On my visits, our conversations began with banter and laughter—that was the small-town Peterson from the Alberta hinterland—his teenage years right out of the movie
FUBAR
—welcoming you into his home. The house had been gutted by Tammy, his wife, and himself, and turned into perhaps the most fascinating and shocking middle-class home I had seen. They had art, some carved masks, and abstract portraits, but they were overwhelmed by a huge collection of original Socialist Realist paintings of Lenin and the early Communists commissioned by the USSR. Not long after the Soviet Union fell, and most of the world breathed a sigh of relief, Peterson began purchasing this propaganda for a song online. Paintings lionizing the Soviet revolutionary spirit completely filled every single wall, the ceilings, even the bathrooms. The paintings were not there because Jordan had any totalitarian sympathies, but because he wanted to remind himself of something he knew he and everyone would rather forget: that hundreds of millions were murdered in the name of utopia.

It took getting used to, this semi-haunted house “decorated” by a delusion that had practically destroyed mankind.

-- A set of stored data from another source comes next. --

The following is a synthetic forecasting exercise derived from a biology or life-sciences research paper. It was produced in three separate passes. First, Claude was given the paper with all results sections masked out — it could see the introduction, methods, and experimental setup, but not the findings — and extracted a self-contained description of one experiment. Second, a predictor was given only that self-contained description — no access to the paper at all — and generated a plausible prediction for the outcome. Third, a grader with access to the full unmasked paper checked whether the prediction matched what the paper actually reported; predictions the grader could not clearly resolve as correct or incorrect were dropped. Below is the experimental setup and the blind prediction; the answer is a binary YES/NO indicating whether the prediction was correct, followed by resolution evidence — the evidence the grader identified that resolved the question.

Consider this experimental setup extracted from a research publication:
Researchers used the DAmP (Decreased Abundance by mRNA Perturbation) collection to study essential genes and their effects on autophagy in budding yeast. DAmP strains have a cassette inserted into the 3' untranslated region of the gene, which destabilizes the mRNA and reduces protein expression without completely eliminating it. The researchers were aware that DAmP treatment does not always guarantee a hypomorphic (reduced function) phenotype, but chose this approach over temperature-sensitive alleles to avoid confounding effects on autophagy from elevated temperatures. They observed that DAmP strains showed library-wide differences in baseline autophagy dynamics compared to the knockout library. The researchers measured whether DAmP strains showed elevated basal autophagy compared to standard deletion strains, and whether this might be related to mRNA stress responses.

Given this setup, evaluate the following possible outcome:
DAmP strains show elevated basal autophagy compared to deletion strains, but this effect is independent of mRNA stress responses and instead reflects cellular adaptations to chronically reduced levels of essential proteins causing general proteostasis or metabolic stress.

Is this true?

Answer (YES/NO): NO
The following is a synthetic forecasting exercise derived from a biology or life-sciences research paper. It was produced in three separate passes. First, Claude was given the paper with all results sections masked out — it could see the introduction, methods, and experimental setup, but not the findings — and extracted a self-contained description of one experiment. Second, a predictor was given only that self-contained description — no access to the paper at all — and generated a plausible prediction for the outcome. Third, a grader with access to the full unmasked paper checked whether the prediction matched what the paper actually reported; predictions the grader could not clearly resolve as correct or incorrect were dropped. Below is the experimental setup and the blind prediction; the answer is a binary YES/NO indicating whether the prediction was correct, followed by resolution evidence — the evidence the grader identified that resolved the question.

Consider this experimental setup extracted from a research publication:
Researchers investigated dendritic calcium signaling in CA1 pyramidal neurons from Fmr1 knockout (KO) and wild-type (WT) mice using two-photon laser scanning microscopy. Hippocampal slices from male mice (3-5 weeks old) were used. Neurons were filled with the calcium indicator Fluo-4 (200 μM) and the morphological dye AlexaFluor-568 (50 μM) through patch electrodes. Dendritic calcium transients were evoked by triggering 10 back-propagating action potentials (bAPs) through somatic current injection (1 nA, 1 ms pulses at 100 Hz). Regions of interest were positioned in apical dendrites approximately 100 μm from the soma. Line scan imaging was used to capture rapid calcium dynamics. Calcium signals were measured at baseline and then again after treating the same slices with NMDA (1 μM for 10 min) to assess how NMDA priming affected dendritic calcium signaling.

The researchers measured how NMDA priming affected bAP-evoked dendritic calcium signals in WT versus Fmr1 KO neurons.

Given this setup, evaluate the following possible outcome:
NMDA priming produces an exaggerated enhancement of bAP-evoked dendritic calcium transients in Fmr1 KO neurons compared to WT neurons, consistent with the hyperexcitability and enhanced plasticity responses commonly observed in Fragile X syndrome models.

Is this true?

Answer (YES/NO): NO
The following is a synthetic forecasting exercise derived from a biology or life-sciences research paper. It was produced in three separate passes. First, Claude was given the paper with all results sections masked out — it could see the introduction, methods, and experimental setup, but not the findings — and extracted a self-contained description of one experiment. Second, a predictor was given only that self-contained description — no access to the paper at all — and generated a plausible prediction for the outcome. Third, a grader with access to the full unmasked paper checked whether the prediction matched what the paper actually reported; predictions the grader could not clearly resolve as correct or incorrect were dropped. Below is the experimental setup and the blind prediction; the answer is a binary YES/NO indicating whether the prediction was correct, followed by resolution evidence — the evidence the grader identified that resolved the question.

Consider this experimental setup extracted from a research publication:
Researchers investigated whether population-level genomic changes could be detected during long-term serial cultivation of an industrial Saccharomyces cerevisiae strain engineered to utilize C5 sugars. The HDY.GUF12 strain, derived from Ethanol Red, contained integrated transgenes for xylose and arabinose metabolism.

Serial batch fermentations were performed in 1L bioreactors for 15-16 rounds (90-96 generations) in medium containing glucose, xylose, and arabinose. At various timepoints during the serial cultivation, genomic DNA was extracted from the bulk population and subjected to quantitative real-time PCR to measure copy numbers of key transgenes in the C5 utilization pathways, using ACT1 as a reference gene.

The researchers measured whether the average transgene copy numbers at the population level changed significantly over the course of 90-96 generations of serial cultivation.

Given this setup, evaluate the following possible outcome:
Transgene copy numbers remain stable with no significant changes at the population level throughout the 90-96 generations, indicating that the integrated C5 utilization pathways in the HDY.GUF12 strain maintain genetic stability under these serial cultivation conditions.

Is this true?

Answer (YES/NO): YES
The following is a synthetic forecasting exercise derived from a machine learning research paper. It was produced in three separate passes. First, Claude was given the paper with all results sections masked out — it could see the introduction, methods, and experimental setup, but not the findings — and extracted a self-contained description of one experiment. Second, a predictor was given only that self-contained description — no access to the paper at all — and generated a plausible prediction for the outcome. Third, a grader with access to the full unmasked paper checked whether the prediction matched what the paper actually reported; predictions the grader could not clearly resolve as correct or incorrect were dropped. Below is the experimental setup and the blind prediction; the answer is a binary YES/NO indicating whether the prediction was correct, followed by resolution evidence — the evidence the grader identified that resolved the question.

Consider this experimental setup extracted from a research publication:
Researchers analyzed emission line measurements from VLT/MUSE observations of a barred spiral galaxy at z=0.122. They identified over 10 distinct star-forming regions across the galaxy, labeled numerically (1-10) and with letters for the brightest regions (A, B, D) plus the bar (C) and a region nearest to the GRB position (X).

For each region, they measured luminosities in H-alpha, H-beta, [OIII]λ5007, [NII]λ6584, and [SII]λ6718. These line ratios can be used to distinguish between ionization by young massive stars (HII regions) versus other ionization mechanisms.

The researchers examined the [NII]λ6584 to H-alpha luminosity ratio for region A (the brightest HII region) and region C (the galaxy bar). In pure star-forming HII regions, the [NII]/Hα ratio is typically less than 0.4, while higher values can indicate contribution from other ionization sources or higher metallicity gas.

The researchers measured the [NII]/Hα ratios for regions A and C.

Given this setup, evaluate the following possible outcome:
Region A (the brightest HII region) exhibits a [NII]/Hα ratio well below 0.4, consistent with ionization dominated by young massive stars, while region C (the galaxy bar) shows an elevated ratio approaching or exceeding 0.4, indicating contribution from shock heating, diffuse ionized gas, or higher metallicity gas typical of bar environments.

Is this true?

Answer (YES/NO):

But it was eased by
his wonderful and unique spouse, Tammy, who was all in, who embraced and encouraged this unusual need for expression! These paintings provided a visitor with the first window onto the full extent of Jordan’s concern about our human capacity for evil in the name of good, and the psychological mystery of self-deception (how can a person deceive himself and get away with it?)—an interest we share. And then there were also the hours we’d spend discussing what I might call a lesser problem (lesser because rarer), the human capacity for evil for the sake of evil, the joy some people take in destroying others, captured famously by the seventeenth-century English poet John Milton in
Paradise Lost
.

And so we’d chat and have our tea in his kitchen-underworld, walled by this odd art collection, a visual marker of his earnest quest to move beyond simplistic ideology, left or right, and not repeat mistakes of the past. After a while, there was nothing peculiar about taking tea in the kitchen, discussing family issues, one’s latest reading, with those ominous pictures hovering. It was just living in the world as it was, or in some places, is.

In Jordan’s first and only book before this one,
Maps of Meaning
, he shares his profound insights into universal themes of world mythology, and explains how all cultures have created stories to help us grapple with, and ultimately map, the chaos into which we are thrown at birth; this chaos is everything that is unknown to us, and any unexplored territory that we must traverse, be it in the world outside or the psyche within.

Combining evolution, the neuroscience of emotion, some of the best of Jung, some of Freud, much of the great works of Nietzsche, Dostoevsky, Solzhenitsyn, Eliade, Neumann, Piaget, Frye and Frankl,
Maps of Meaning
, published nearly two decades ago, shows Jordan’s wide-ranging approach to understanding how human beings and the human brain deal with the archetypal situation that arises whenever we, in our daily lives, must face something we do not understand. The brilliance of the book is in his demonstration of how rooted this situation is in evolution, our DNA, our brains and our most ancient
stories. And he shows that these stories have survived because they still provide guidance in dealing with uncertainty, and the unavoidable unknown.